OIL MARKET OVERSUPPLIED
Global oil supply is continuing to increase faster than demand in a trend unlikely to be reversed next year, Total CEO Patrick Pouyanne said Monday.
"The market is oversupplied and production capacity will continue to grow because a lot of projects were sanctioned in 2013 and 2014," Pouyanne told reporters on the sidelines of the International Petroleum Technology Conference in Doha.
The bulk of those upstream oil projects would come on-stream in 2016 and 2017. As a result, the international market would remain oversupplied in 2016, he said.
"We need to exit from this momentum where we have many projects coming on stream," Pouyanne said. "We don't expect a [price] recovery in 2016."
Global crude and condensate output capacity this year was expected to rise by 1.7 million-1.8 million b/d in total from the 2014, marking one of the two biggest annual increments of the past decade, he said.
The growth in upstream liquids capacity additions might slow to about 1.2 million b/d, but at that level would still outstrip relatively sluggish expectations for demand to pick up.
OPEC met Friday in Vienna, but failed to agree on an overall crude output ceiling, rolling over the current policy based on the 30 million b/d ceiling in place since January 2012.
However, oil supply from outside OPEC should start to contract from mid-2016 due mainly to slowing US output, Pouyanne added.
Total, like most oil producers worldwide, was responding to the prolonged period of low oil prices with efforts to improve operating efficiency.
"We spend too much money in this industry.
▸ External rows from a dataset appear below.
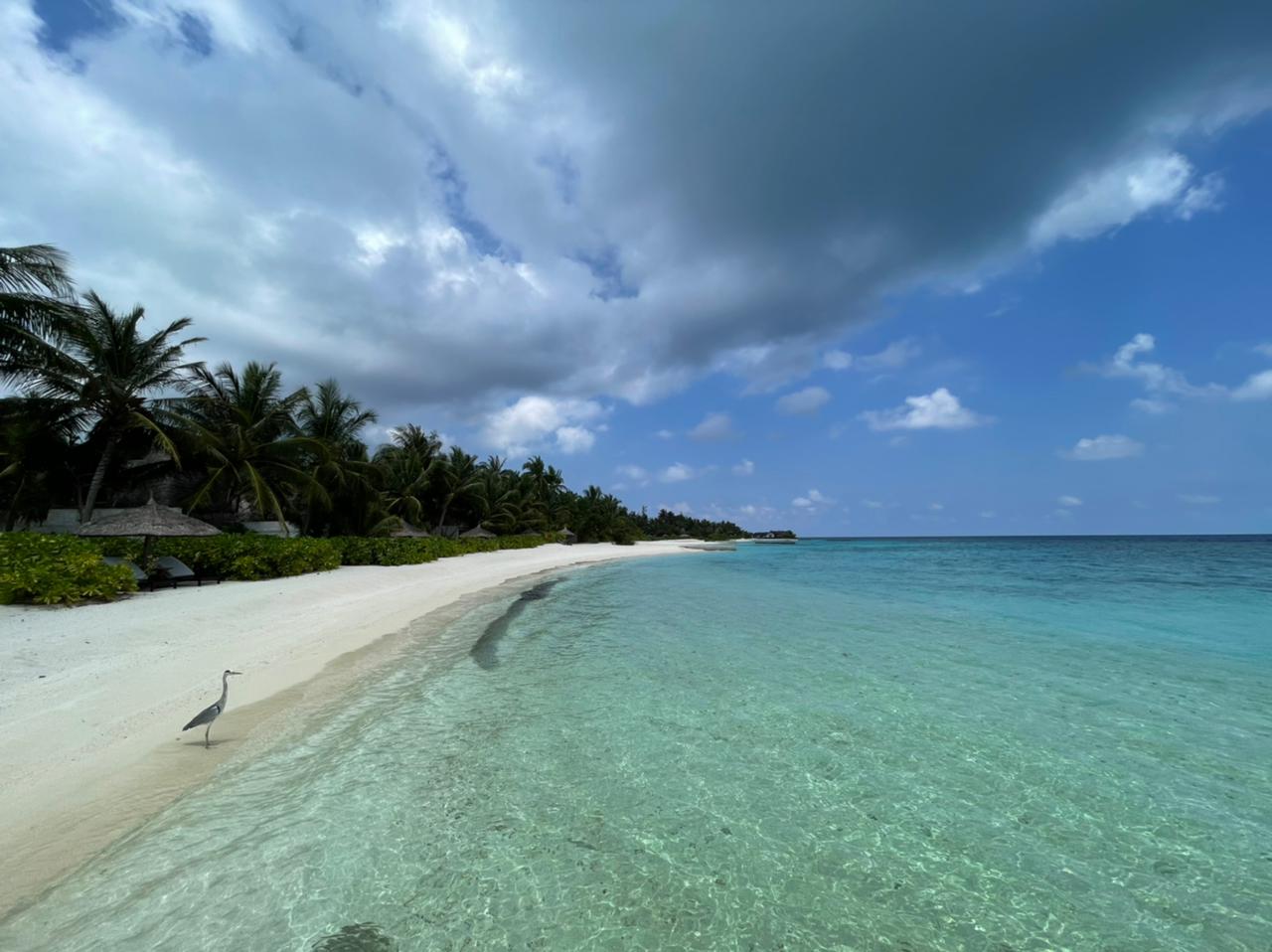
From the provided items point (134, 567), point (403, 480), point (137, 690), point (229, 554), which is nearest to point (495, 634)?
point (137, 690)

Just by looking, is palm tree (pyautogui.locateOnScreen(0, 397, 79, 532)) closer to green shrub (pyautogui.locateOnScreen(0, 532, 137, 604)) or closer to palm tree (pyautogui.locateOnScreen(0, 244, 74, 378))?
palm tree (pyautogui.locateOnScreen(0, 244, 74, 378))

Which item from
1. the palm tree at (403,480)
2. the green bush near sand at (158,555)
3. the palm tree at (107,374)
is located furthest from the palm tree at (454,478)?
the palm tree at (107,374)

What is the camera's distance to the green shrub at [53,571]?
33.4ft

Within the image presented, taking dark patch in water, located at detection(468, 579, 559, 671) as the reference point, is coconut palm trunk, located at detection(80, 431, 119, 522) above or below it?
above

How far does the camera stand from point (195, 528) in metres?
15.0

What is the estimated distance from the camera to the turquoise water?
330 centimetres

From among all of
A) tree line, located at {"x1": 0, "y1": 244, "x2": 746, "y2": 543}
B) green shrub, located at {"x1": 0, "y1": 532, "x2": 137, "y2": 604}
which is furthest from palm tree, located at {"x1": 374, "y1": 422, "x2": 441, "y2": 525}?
green shrub, located at {"x1": 0, "y1": 532, "x2": 137, "y2": 604}

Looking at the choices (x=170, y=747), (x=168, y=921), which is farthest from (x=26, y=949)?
(x=170, y=747)

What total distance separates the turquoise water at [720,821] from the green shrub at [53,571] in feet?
24.2

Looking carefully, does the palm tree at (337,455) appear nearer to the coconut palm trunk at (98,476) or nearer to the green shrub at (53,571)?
the coconut palm trunk at (98,476)

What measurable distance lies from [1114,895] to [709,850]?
267 cm

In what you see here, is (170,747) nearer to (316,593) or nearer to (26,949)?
(26,949)

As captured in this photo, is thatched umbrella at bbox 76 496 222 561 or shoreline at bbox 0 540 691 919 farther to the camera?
thatched umbrella at bbox 76 496 222 561

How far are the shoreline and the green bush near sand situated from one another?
470 mm
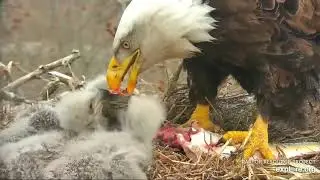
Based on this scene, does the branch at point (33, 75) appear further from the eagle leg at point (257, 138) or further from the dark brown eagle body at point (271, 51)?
the eagle leg at point (257, 138)

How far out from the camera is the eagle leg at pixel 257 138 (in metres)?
A: 2.93

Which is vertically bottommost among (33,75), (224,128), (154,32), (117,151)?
(224,128)

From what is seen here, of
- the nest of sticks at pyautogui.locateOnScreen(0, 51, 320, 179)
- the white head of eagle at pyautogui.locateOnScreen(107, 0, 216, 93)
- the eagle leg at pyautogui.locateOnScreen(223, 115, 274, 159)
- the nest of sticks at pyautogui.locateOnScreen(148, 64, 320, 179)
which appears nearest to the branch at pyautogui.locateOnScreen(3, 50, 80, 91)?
the nest of sticks at pyautogui.locateOnScreen(0, 51, 320, 179)

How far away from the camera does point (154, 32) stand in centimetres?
280

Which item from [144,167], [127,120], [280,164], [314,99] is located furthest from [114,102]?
[314,99]

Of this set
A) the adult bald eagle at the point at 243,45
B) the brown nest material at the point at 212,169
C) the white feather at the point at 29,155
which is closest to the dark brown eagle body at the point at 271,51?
the adult bald eagle at the point at 243,45

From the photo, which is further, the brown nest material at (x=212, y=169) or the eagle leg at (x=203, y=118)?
the eagle leg at (x=203, y=118)

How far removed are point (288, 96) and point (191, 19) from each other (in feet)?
1.75

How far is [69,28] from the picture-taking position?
5652mm

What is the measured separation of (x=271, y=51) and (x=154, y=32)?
46 cm

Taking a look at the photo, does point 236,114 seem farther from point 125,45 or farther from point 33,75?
point 33,75

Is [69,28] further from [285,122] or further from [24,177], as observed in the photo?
[24,177]

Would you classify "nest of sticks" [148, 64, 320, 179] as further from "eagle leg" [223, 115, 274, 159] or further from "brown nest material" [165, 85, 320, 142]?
"eagle leg" [223, 115, 274, 159]

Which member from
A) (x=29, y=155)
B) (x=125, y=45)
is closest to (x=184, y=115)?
(x=125, y=45)
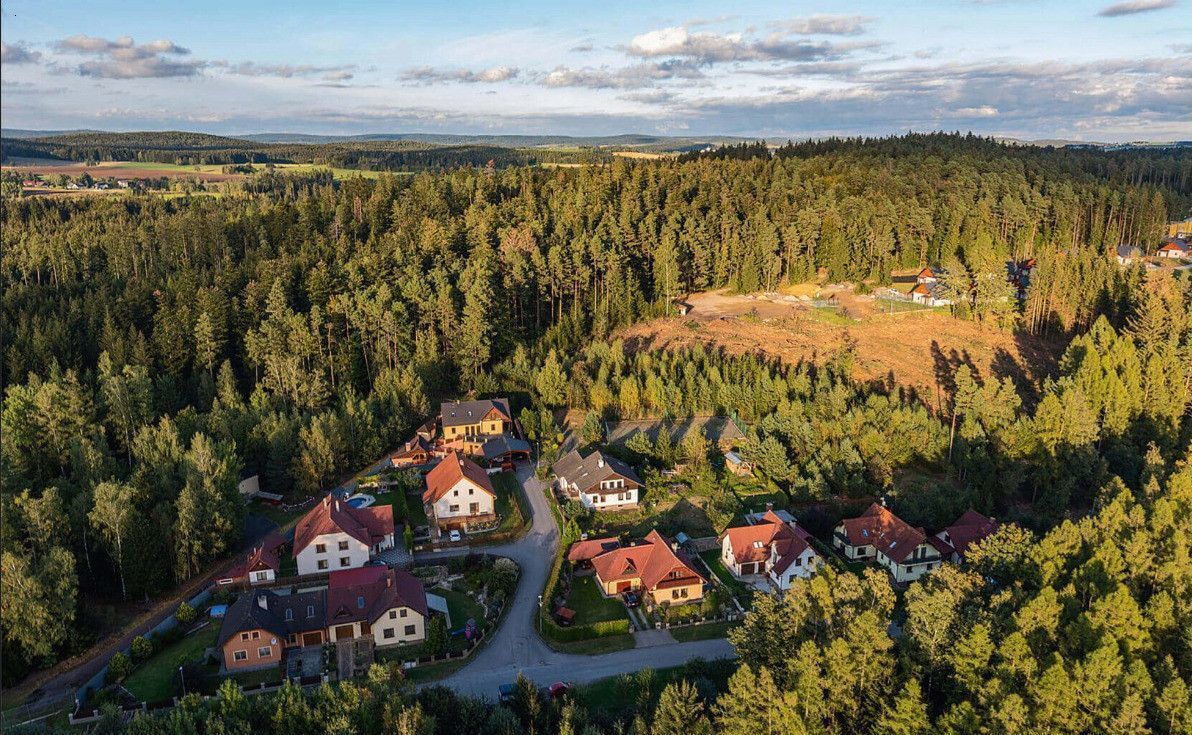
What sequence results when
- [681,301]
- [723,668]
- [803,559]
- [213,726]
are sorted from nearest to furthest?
[213,726]
[723,668]
[803,559]
[681,301]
It's just a question of refocusing priorities," Pouyanne said. "The industry, clearly, after six to seven years of very high prices, we lost some of our focus on costs, so we have to refocus. We can do it."
For instance, he said he expected Total to cut 15% from its operating costs in Qatar this year for total saving of over $1.2 billion.
The company's operations in Qatar include about 25,000 b/d of oil production from the al-Khalij offshore field and major equity stakes in the Qatargas 1 and 2 and Dolphin Energy projects, which produce gas from Qatar's massive North Field for export as LNG and by pipeline.
It also has a 10% interest in Qatar's Ras Laffan condensate refinery as well as stakes in petrochemicals joint ventures.
US OUTPUT SLOWING
ConocoPhillips CEO Ryan Lance told reporters on the conference sidelines that US oil output was currently running at around 9.1 million b/d, after peaking for the year at 9.5 million b/d in May.
That meant about 500,000 b/d of US oil supply would be removed from the market this year, he estimated, with a further 500,000 b/d shrinkage expected in 2016.
Lance said that whereas US shale oil producers had achieved major efficiency gains in the past few years, he saw efficiency gains across the global petroleum sector in response to the current market environment.
"We're attacking all across the industry, trying to get our margins back," he said.
Portraying a more accelerated outlook for oil market re-balancing than Pouyanne, Saudi Aramco CEO Amin Nasser told conference delegates that less incremental oil was coming to market this year than last.
"The supply/demand balance will adjust, starting in 2016," he said.
ARAMCO KEEPS SPENDING
Aramco was continuing to invest in upstream projects expected to bring incremental crude production capacity on stream in the near term, as well as in major refining and petrochemicals projects including its Sadara joint venture with Dow Chemicals and Petro Rabigh joint venture with Sumitomo, Nasser said.
Start-up of the first production facilities at the $20 billion Sadara petrochemicals complex at Jubail is expected later this month or in January 2016, he said.
The complex is the largest single-phase petrochemicals plant ever built, with 26 process plants producing over 3 million mt/y a year of products.
PetroRabigh was expected to start up in 2016, he added. The joint venture launched engineering, procurement and construction tenders for three new units in October.
Construction is expected to begin in the second half of 2016.
"We need more energy. Oil and gas will be a significant part of the energy mix for the long term," Nasser said.